Da "Umanità Nova" n.31 del 8 ottobre 2000
Centri sociali
L'autogestione non è un pranzo di gala
La storia dei centri sociali continua, una storia ancora intrecciata di
sgomberi ed occupazioni, ma sarebbe assurdo negare che molte cose sono
cambiate, anche se ci si limita a guardare quanto è avvenuto in questi
ultimi anni.
Infatti, anche se per i media, le uniche differenze rilevanti sono quelle che
servono a classificarli come "buoni" o "cattivi", in realtà sono
avvenute gravi e profonde fratture politiche in quello che sino a qualche tempo
si poteva considerare un movimento, certo molto articolato e differenziato, ma
comunque sostanzialmente unitario; basti pensare che soltanto dieci anni fa per
qualche tempo funzionò pure un unico coordinamento nazionale, dentro cui
erano presenti le più diverse componenti: squatter, autonomi, anarchici,
comunisti, punk.
Le prime divisioni e i primi contrasti avvennero sul problema della cosiddetta
legalizzazione, ossia sulla possibilità di conquistare una qualche forma
di riconoscimento politico da parte delle amministrazioni locali per i posti
occupati; il lacerante dibattito di allora - si era ai primi anni Novanta -
teneva presente anche il fatto che a livello europeo i vari apparati
polizieschi dei governi, riuniti nella famosa Commisione TREVI, avevano deciso
di applicare contro le occupazioni una strategia fondata proprio sul binomio
legalizzazione-repressione.
A distanza di un decennio, bisogna dire che le preoccupazioni degli
"illegalisti", anche se spesso troppo ideologizzate, erano tutt'altro che
infondate, perché sicuramente il potere costituito ha applicato proprio
quella strategia, usando sia il manganello e le ruspe, ma anche una politica
più intelligente e attenta al "sociale", giungendo a finanziare progetti
tendenti a trasformare dei "covi della sovversione" in cooperative sociali in
grado di produrre cultura e servizi, limitando anche l'emarginazione urbana.

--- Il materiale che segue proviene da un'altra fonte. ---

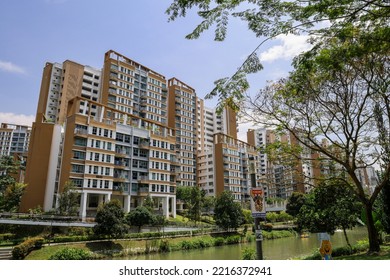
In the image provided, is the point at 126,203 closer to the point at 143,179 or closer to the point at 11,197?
the point at 143,179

Questo ruolo è risultato così importante che recentemente
è stato pure pubblicamente riconosciuto pure da sindaci di destra, come
quelli di Milano e Bologna.
Il vero problema, all'interno del "movimento", è però stato
quando su questo ruolo si è voluto, nel '97 con la cosiddetta Carta di
Milano, avviare ufficialmente un processo di costruzione di un nuovo soggetto
politico che da un lato voleva in qualche assumere il ruolo di "partito dei
centri sociali" e, allo stesso tempo, rompere con l'antagonismo
extraistituzionale che questi avevano espresso sino ad allora, quello stesso
che per anni ci aveva fatto gridare nei cortei "Contro la mafia dei partiti:
centri sociali autogestiti".
Ammainate quindi le loro rosse bandiere, i centri sociali che si richiamavano
alla Carta di Milano innalzavano quella della "società civile" e,
attraverso la moda delle Tute Bianche, nasceva il tentativo di differenziarsi
anche visivamente da quanti non accettavano tale logica; così se nel '94
al duro corteo del 10 settembre '94, le tute bianche avevano rappresentato gli
spettri del Leonkavallo sgomberato, dal '97 in poi le tute bianche hanno finito
per essere il fantasma di un'idea radicale di autogestione.

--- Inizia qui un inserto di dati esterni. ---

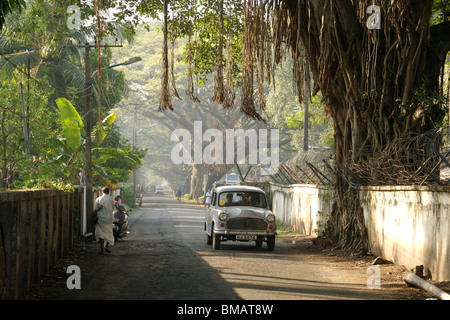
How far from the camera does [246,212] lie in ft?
58.0

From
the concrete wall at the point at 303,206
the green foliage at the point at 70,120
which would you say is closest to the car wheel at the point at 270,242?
the concrete wall at the point at 303,206

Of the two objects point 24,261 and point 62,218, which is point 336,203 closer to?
point 62,218

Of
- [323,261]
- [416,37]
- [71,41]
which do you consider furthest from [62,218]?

La susseguente integrazione di quest'area all'interno del contesto politico
ufficiale è ormai un dato di fatto; suoi esponenti e portavoce hanno
regolarmente accesso ai media, hanno propri rappresentanti all'interno di
alcune amministrazioni, usufruiscono di finanziamenti pubblici, interloquiscono
affabilmente con ministri, sindacalisti, generali e vescovi.

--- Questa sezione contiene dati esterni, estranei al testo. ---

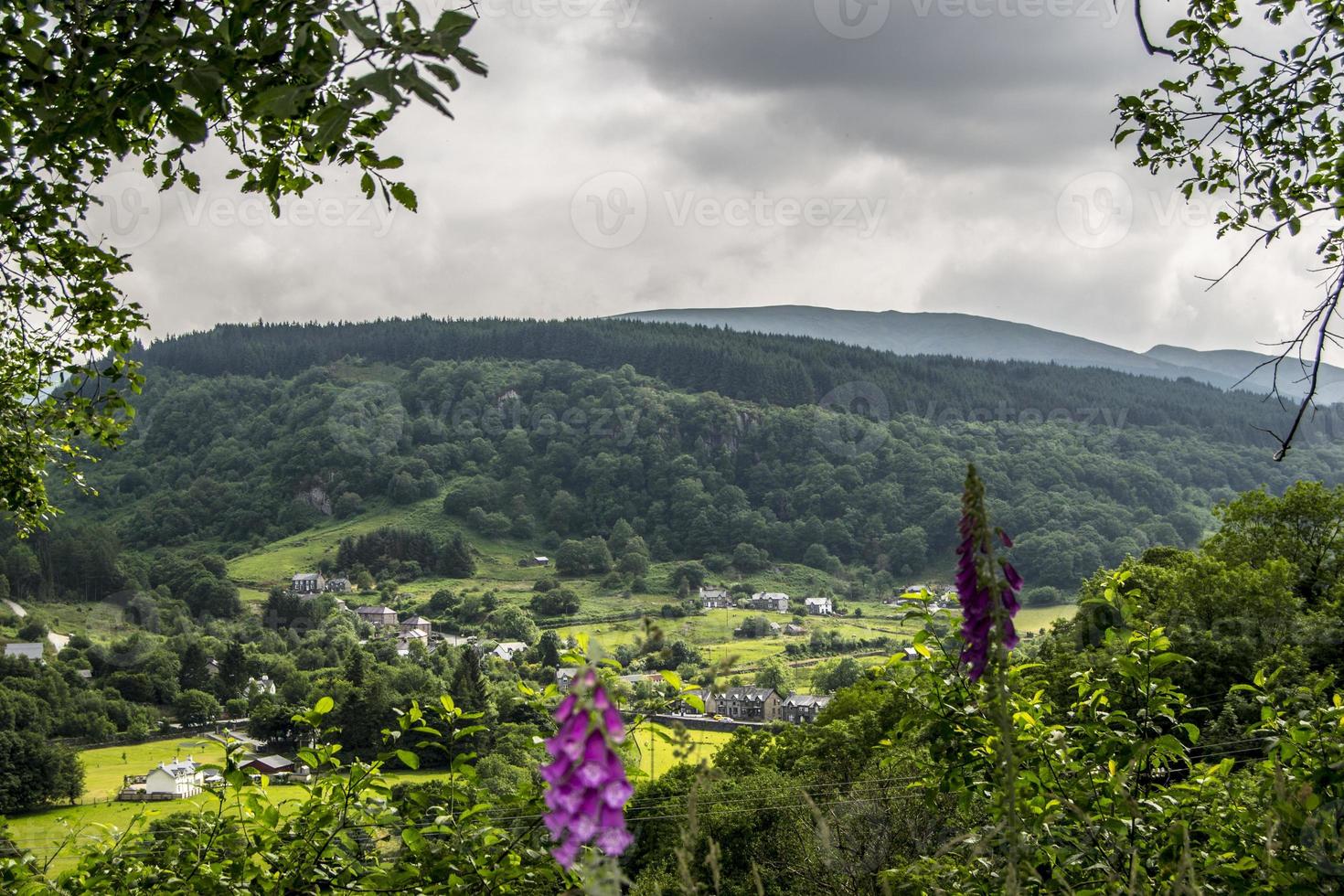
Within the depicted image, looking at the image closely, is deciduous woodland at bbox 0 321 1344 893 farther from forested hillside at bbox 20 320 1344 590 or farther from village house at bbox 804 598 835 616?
village house at bbox 804 598 835 616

In particolare, hanno stabilito buoni rapporti col centro-sinistra ed infatti
è praticamente impossibile trovare nei seppur copiosi documenti prodotti
dall'area dei centri sociali della Carta di Milano una qualche opposizione
degna di questo nome agli ultimi governi, anche durante la guerra contro la
Jugoslavia.
Da parte sua, il centrosinistra è stato ben contento di trovare
all'interno di una società sempre più distante dalla politica dei
partiti, la possibilità di intervenire seppur indirettamente nel
sociale, secondo quelli che sono da sempre i progetti e i modelli delle
socialdemocrazie più avanzate.
Ovviamente non sono tutte rose e fiori e, a causa dell'attuale crisi politica
del centrosinistra, può succedere che un questore o un sindaco
fascistoide decida di sgomberare un centro sociale "dialogante", ma comunque
è un altro dato di fatto che poi vengono puntualmente trovate e
contrattate delle soluzioni alternative, magari dopo un momento di protesta
spettacolare.
In tale panorama, continua con notevoli difficoltà il percorso dei
centri sociali, delle situazioni, degli squat che hanno scelto di continuare ad
essere autonomi dalle istituzioni e a praticare l'autogestione fuori sia da
logiche commerciali che "no profit", rifiutando l'inserimento nella politica
socio-culturale delle amministrazioni locali; non è infatti un caso che
negli ultimi mesi le operazioni repressive più devastanti hanno avuto
come obiettivo centri occupati "fuori dal controllo" quali l'Askatasuna a
Torino, Forte Guercio ad Alessandria, il C.P.O. Gramigna a Padova.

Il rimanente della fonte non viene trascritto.